The first interest-bearing War Loan
was issued in November 1914 at an interest rate of 3.5%,
to be redeemed at par value in 1925–28.
It raised £333 million;
£350 million at face value as it was issued at a 5% discount.
It was revealed in 2017 that public subscriptions amounted to £91m,
and the balance had been subscribed by the Bank of England,
under the names of then governor,
It was followed by £901 million of a second War Loan in June 1915,at 4.5%.
£17.6 million of this was accounted for by conversion of the 3.5% issue,
and a further £138 million by holders of 2.5% and 2.75% Consols,
who were also allowed to transfer to the higher interest rate.
The government also pledged that if they issued War Loans
at even higher interest,
holders of the 4.5% bonds might also convert to the new rate.
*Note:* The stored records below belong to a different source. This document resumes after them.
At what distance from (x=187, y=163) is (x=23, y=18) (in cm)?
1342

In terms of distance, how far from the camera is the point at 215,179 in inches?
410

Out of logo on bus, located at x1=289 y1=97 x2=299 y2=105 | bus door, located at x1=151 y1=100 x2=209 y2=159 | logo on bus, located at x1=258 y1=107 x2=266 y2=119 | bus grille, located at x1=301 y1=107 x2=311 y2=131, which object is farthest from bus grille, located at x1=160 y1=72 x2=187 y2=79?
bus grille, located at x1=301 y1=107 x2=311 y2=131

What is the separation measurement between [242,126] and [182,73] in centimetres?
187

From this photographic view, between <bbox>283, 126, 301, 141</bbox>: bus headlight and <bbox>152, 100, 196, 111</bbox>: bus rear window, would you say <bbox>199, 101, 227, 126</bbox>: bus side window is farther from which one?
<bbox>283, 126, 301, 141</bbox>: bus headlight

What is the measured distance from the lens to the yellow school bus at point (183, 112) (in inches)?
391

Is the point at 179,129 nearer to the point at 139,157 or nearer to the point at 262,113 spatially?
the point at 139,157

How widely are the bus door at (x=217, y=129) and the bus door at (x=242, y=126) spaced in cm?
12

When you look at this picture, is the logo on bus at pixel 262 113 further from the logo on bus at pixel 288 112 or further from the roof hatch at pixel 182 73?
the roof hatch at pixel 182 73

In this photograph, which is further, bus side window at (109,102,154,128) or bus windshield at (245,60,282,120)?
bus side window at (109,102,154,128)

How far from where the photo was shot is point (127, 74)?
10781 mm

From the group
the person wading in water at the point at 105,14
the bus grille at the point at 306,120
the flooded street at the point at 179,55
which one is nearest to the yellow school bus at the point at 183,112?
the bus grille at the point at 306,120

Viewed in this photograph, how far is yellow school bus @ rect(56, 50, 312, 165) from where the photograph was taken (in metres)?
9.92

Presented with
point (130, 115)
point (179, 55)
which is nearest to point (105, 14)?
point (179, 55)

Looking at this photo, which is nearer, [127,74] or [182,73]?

In his memoirs Lloyd George stated his regret
that his successor Reginald McKenna
increased the interest rate at a time
when investors had few alternatives.
Not only did it directly increase the nation’s annual interest payments
by £100 million but it meant interest rates were higher
Compared to France,
the British government relied more on short-term financing
in the form of treasury bills
and exchequer bonds during World War I.
Treasury bills provided the bulk of British government funds in 1916,
and were available for terms of 3, 6, 9 and 12 months at an interest rate of 5%.
Although these were not formally designated as war bonds,
advertising was explicit about their purpose.
This April 1916 advertisement for 5% Exchequer bonds was typical of the time:
“Lend Your Money to Your Country.
The soldier does not grudge offering his life to his country.
He offers it freely,
for his life may be the price of Victory.
But Victory cannot be won without money as well as men,
and your money is needed.
Unlike the soldier,
the investor runs no risk.
If you invest in Exchequer Bonds your money,
capital and interest alike,
is secured on the Consolidated Fund of the United Kingdom,
the premier security of the world.”
Policy changed when Asquith‘s government fell in December 1916
The third War Loan was launched in January 1917
at a 5% discount to face value and
paying 5% interest (or 4% tax-free for 25 years),
a rate Lloyd George described as “penal”.
Holders of existing War Loans,
Treasury Bills and War Expenditure Certificates
could convert to the 5% issue.
Of the £2.08 billion raised by the 5% War Loan,
only £845 million was new money;
the rest was conversions of £820 million of 4.5% Loan,
£281 million of Exchequer Bonds and £130 million of Treasury Bills.
Labour politician Tom Johnston
would later write of the 1917 War Loan
“No foreign conqueror could have devised
a more complete robbery and enslavement of the British Nation”.
On 30 June 1932 Neville Chamberlain announced
that the Government would exercise its right to call in the 5% War Loan,
offering a choice of taking cash or continuing the loan at 3.5%.
Although they were obliged to give 90 days’ notice of such a change,
a 1% tax-free cash bonus was offered to holders who acted by 31 July.
This conversion saved the government about £23 million net per year.
On 3 December 2014 the UK Government announced
it would redeem the outstanding war loans on 9 March 2015.